Exercise aim.
Each entry should be transcribed exactly as written, and any picture left out.

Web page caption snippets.
- - -
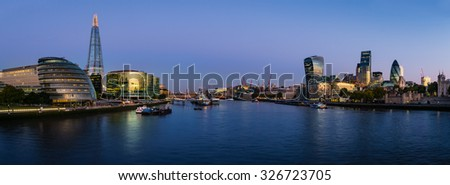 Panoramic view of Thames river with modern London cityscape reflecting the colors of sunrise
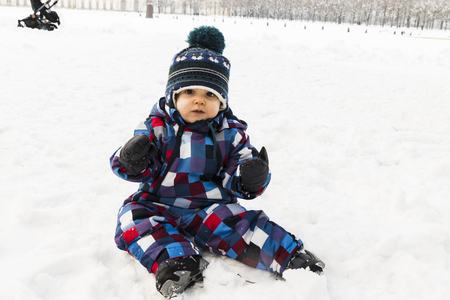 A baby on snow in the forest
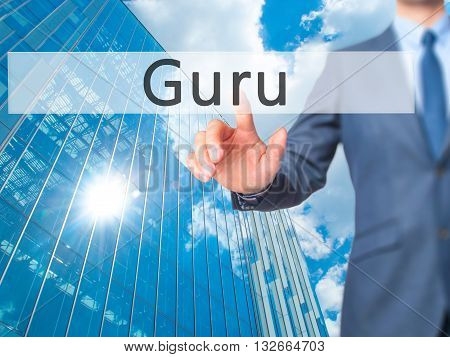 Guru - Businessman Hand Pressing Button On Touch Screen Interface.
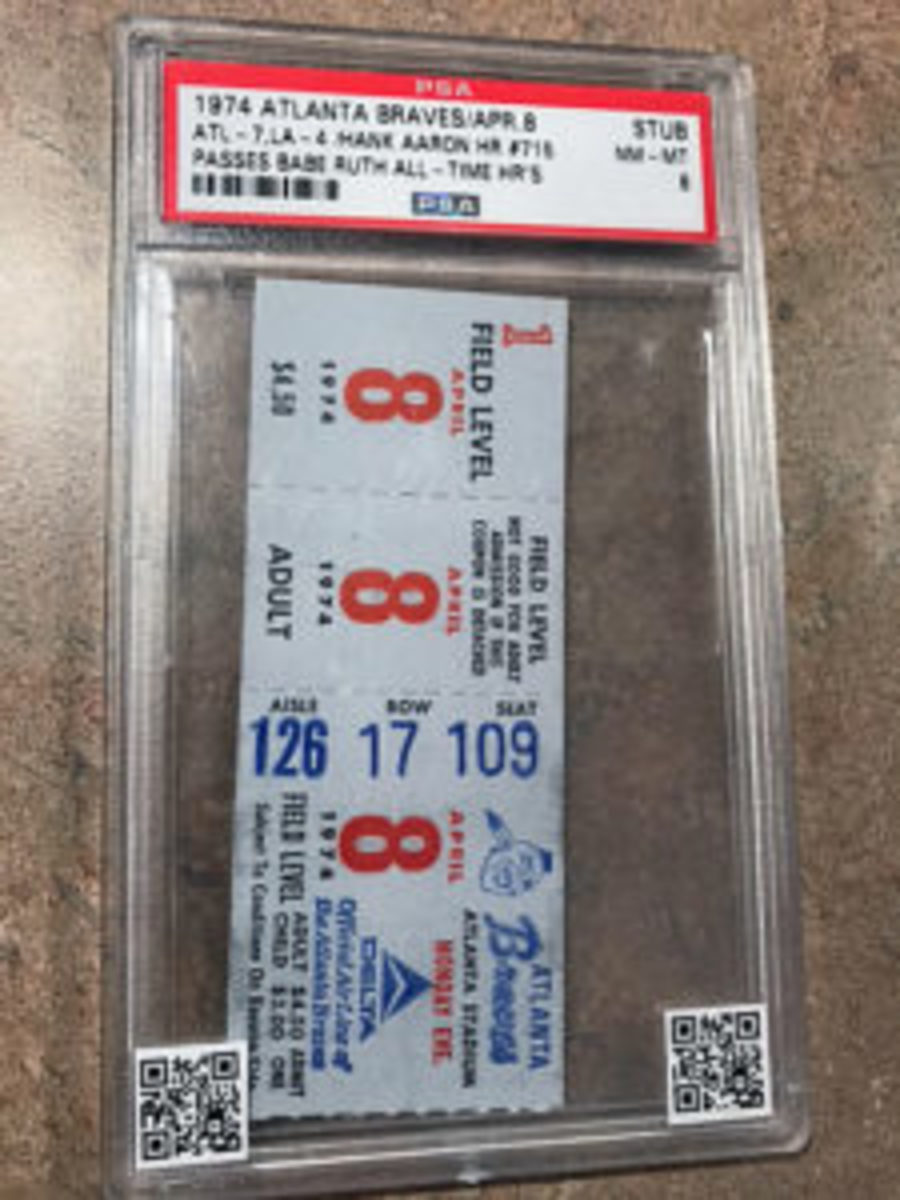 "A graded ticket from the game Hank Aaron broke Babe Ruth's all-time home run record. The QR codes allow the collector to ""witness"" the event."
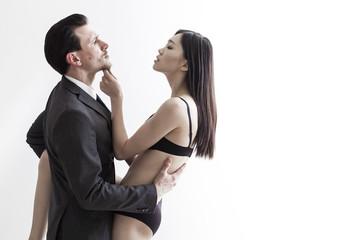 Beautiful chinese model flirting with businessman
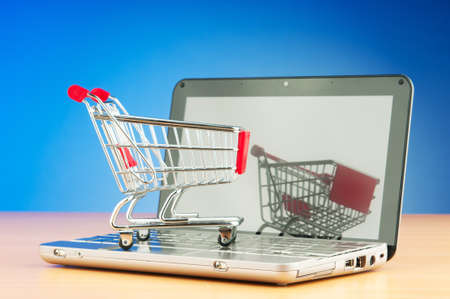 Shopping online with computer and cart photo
- - -
Answer below.
 Panoramic view of Thames river with modern London cityscape reflecting the colors of sunrise
 A baby on snow in the forest
 Guru - Businessman Hand Pressing Button On Touch Screen Interface.
 "A graded ticket from the game Hank Aaron broke Babe Ruth's all-time home run record. The QR codes allow the collector to ""witness"" the event."
 Beautiful chinese model flirting with businessman
 Shopping online with computer and cart photo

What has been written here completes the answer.